Subrahmanyan Chandrasekhar Biography

b:1910 Lahore, India (now Pakistan) d:1995, USA

Subrahmanyan Chandrasekhar wrote two research papers on quantum theory while still an undergraduate at the University of Madras. These were based on papers by Niels Bohr, Erwin Schrödinger and Werner Heisenberg, and (especially) Arnold Somerfeld's paper on Atomic Structure and Spectral Lines. This won him a scholarship to Cambridge in 1930, and on the boat he discovered the Chandrasekhar limit.

Chandrasekhar showed that the upper limit for a  star to become a white dwarf star is 1.4 times the sun's mass. A white dwarf star has a radius of a few thousand kilometres and a density of thousands of kilograms per cubic centimetre.

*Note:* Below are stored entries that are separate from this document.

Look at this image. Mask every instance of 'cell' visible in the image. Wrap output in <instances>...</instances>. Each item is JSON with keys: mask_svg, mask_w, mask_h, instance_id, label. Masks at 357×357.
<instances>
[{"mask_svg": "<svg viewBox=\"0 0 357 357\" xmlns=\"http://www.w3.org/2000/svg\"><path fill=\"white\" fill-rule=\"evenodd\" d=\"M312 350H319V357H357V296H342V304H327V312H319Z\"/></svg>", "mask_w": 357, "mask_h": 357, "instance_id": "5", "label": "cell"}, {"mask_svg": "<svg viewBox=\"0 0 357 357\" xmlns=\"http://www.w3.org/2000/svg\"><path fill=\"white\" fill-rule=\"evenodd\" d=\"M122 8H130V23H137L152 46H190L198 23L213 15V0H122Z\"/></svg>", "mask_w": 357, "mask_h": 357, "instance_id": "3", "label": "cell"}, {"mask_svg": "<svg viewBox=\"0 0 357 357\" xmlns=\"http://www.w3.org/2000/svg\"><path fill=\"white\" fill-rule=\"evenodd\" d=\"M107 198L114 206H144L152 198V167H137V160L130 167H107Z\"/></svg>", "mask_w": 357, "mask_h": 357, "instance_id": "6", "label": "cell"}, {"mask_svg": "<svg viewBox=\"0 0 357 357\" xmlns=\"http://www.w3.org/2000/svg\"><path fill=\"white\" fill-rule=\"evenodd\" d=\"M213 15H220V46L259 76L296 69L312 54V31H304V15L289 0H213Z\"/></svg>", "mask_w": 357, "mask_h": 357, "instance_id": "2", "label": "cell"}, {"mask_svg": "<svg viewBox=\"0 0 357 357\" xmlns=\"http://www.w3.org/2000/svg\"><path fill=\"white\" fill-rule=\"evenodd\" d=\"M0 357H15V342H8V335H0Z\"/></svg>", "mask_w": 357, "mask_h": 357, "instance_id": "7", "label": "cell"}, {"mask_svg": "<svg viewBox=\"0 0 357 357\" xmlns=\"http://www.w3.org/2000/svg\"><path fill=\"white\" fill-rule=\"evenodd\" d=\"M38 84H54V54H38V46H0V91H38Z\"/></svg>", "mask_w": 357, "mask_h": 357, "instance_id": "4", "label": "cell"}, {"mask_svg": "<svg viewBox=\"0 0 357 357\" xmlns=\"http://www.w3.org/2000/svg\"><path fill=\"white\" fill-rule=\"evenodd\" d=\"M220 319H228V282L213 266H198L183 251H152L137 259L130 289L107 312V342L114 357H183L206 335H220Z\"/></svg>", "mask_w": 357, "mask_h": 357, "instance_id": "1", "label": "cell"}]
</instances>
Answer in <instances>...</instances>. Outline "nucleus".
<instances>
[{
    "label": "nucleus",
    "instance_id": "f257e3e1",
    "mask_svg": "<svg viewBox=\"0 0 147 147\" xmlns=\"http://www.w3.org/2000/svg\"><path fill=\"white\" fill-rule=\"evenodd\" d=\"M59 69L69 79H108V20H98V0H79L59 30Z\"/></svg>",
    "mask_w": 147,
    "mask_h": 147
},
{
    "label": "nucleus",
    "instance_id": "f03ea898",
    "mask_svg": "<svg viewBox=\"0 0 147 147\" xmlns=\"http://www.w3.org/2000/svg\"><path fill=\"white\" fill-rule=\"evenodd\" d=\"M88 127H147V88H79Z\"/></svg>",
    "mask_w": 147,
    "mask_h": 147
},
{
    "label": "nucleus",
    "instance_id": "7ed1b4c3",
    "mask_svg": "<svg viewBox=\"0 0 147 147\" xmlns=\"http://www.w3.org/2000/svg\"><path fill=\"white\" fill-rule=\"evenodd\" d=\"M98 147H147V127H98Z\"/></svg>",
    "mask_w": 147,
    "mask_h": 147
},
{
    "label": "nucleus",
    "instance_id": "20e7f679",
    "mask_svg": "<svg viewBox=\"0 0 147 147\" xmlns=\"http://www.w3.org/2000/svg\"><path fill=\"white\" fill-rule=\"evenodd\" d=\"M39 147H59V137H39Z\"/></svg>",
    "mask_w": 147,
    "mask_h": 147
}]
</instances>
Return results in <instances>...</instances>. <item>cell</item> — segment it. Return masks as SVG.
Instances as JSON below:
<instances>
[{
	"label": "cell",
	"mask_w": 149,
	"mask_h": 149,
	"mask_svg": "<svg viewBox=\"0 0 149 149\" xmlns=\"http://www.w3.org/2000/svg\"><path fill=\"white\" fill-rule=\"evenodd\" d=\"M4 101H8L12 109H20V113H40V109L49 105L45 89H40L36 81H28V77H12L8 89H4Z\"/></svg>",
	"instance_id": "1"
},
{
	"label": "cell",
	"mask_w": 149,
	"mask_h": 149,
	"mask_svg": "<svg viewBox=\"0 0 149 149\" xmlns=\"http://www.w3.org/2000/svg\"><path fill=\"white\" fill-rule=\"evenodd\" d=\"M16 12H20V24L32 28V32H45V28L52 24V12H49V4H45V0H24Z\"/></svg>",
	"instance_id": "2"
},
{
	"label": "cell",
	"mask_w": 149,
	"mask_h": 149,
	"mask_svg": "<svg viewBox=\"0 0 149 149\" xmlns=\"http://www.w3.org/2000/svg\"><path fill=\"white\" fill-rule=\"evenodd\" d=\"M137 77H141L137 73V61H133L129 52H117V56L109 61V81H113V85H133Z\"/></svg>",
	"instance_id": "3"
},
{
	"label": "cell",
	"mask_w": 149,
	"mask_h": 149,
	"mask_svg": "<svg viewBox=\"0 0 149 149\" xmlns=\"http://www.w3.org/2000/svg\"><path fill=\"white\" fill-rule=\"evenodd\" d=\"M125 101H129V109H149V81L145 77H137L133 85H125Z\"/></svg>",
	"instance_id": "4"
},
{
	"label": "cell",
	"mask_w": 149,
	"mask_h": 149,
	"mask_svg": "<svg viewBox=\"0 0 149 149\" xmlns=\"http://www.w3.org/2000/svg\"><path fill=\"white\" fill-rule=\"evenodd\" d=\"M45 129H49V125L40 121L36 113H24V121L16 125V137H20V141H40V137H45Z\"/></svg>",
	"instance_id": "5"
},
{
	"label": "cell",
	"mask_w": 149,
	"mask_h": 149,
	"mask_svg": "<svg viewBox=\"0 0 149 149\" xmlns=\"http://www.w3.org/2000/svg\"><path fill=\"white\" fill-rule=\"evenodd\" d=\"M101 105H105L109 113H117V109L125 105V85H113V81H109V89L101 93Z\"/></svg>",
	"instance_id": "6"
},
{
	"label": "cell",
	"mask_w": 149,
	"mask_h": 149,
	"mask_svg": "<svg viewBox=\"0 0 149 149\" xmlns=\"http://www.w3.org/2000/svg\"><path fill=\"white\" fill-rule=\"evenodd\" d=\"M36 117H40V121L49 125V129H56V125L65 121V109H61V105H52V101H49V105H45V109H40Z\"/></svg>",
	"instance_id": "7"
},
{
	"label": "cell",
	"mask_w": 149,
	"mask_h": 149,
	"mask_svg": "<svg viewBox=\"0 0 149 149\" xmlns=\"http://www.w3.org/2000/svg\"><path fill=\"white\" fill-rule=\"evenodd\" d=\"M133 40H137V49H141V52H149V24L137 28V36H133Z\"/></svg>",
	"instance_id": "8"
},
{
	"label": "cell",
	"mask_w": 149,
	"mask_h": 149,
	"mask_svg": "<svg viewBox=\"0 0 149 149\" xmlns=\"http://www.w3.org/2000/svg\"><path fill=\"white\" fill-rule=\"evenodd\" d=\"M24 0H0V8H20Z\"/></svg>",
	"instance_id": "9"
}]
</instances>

It does not collapse to a black hole because it is supported by repulsion between electrons as predicted by Wolfgang Pauli's exclusion principle. This principle states that two electrons cannot have the same position and velocity. It is based on Heisenberg's uncertainty principle.

Above 1.4 times the Sun's mass, Chandrasekhar concluded, the star will collapse forever to form what is now called a black hole. Although, the term black hole was only introduced by John Wheeler in 1969. Chandrasekhar was not the first to posit the idea of a black hole. In 1783 John Michell suggested that a massive, compact star might have a gravitational field so strong that light could not escape it. 

Chandrasekhar's claim that a star with a mass greater than the Chandrasekhar limit would collapse to form a black hole was ridiculed by Sir Arthur Eddington, one of his heroes at Cambridge. So, in 1936, Chandrasekhar left for the University of Chicago. There he moved into other areas of astronomy, a fruit of which was his classic work An Introduction to Stellar Structure.

In 1953 Chandrasekhar became a US citizen, and the editor of Astrophysical Journal. He remained at the University of Chicago for the rest of his working life. He returned to black hole theory in the 1970s, and won the Nobel Prize in 1983 for his work on white dwarfs and black holes.